-
Identify a hot topic in climate change of your choice which has been extensively commented in the media. You are free to phrase the topic as a set of keywords or single phrase or any combination of the above (e.g., pollution, emissions, water contamination…) and motivate your answer based on your observations and heuristic (literature, personal opinion,..,) (no need to do any programming task here)
-
Use news sources that offer APIs (https://en.wikipedia.org/wiki/List_of_news_media_APIs) for conducting automatic search (e.g., guardian news paper, BBC news, etc.) and input your suggested topic as a search phrase. Design a program that retrieves the first 20 search outcomes (see examples in NLTK online book for crawling html documents, and also examples in https://pypi.org/project/google-search-results-serpwow/#simple-example for creating and using Google API for the purpose of retrieving query snippets).
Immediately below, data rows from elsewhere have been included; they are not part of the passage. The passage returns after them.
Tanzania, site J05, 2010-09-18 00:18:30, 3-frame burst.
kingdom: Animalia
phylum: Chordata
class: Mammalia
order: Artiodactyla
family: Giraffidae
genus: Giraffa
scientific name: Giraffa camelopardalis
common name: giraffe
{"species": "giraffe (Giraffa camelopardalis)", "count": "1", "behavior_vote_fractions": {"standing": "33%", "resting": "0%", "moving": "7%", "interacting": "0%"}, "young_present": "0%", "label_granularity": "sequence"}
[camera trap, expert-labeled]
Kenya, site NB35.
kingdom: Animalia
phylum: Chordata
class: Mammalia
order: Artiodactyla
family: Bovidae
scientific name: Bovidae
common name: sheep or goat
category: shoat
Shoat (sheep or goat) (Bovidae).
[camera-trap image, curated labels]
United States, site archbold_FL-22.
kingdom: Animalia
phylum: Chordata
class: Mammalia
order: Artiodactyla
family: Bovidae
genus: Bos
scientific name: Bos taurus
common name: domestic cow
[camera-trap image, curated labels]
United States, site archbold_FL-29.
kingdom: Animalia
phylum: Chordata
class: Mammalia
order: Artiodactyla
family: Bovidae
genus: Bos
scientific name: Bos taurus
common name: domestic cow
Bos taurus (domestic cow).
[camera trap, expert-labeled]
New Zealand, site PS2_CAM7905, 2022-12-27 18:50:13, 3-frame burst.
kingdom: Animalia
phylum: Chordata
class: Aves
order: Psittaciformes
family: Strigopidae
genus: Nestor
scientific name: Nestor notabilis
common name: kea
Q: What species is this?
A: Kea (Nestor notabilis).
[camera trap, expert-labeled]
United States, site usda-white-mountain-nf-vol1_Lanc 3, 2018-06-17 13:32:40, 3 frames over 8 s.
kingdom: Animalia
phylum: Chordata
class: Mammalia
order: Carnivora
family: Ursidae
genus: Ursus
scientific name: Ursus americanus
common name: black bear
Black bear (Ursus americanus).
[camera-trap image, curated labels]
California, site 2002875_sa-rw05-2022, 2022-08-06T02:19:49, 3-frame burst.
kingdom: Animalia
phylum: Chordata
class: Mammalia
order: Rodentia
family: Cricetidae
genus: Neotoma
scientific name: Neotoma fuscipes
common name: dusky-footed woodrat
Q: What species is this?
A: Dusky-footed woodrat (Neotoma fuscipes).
You can also manually check the retrieved search to include only those documents (search results) which contain high proportion of user’s generated content in terms of comments on the news or topic raised by another user. For each outputted document, generate a separate document that includes only comments related to that document.
-
We would like to test the extent of overlapping between the original document and the user-generated document. For this purpose, for each search output, use standard preprocessing including stopword removal and tokenization strategy and then draw the histogram of the most frequent words (outside stopword list) for both the original document and its corresponding user-comments. Calculate Jacquard index (ratio of number of common frequent words (among the top 20 most frequent terms) over the total number of distinct words in the top 20 frequent words) for each search result.
-
Similarly to Jacquard coefficient, run LDA model for identifying the topics of original search document (without user comment) and its associated user’s generated document. Use LDA with three topics and 5 words per topic. Create the list L1 of words generated by LDA for original document (without user’s comments) and the list L2 of words generated by LDA for the user’s generated document. Calculate the associated Jacquard index between L1 and L2.
-
Repeat reasoning 4) for sentiment analysis. For this purpose, use sentistrength, for calculating the vector positive and negative sentiment for both original and user’s generated document (each vector is two component vector corresponding to positive and negative sentiment value). Calculate Pearson correlation to calculate the statistical correlation between sentiment associated to original document (without comment) and that of user’s generated comment. Repeat this process for each search result.
-
We would like to evaluate the extent to which the users agree and/or disagree with policy-maker or public organization. For this purpose, identify the list of negative emotion wording using a corpus of your choice (e.g., Empath ..), then use parser tree to identify, in each user’s generated document, the entity the negative sentiment word is associated with. Generate the histogram of these entities in overall.
-
We now would like to investigate the behavior of users who make comments on the original document. For this purpose, elaborate a list of your own for agreement act (e.g., agree, OK, sure, right…) and another list of disagreement, and draw a histogram of agreement act and disagreement (just by counting number of agreement act related words and number of disagreement act related words).
-
Design and implement a simple GUI interface that would allow you to demonstrate and exemplify your reasoning.
To run the project, you must clone the git repository, install all the libraries needed (specified in Appendix in the report) and be sure that Java is installed. Then, you can open "gui.py" in an ide and execute it.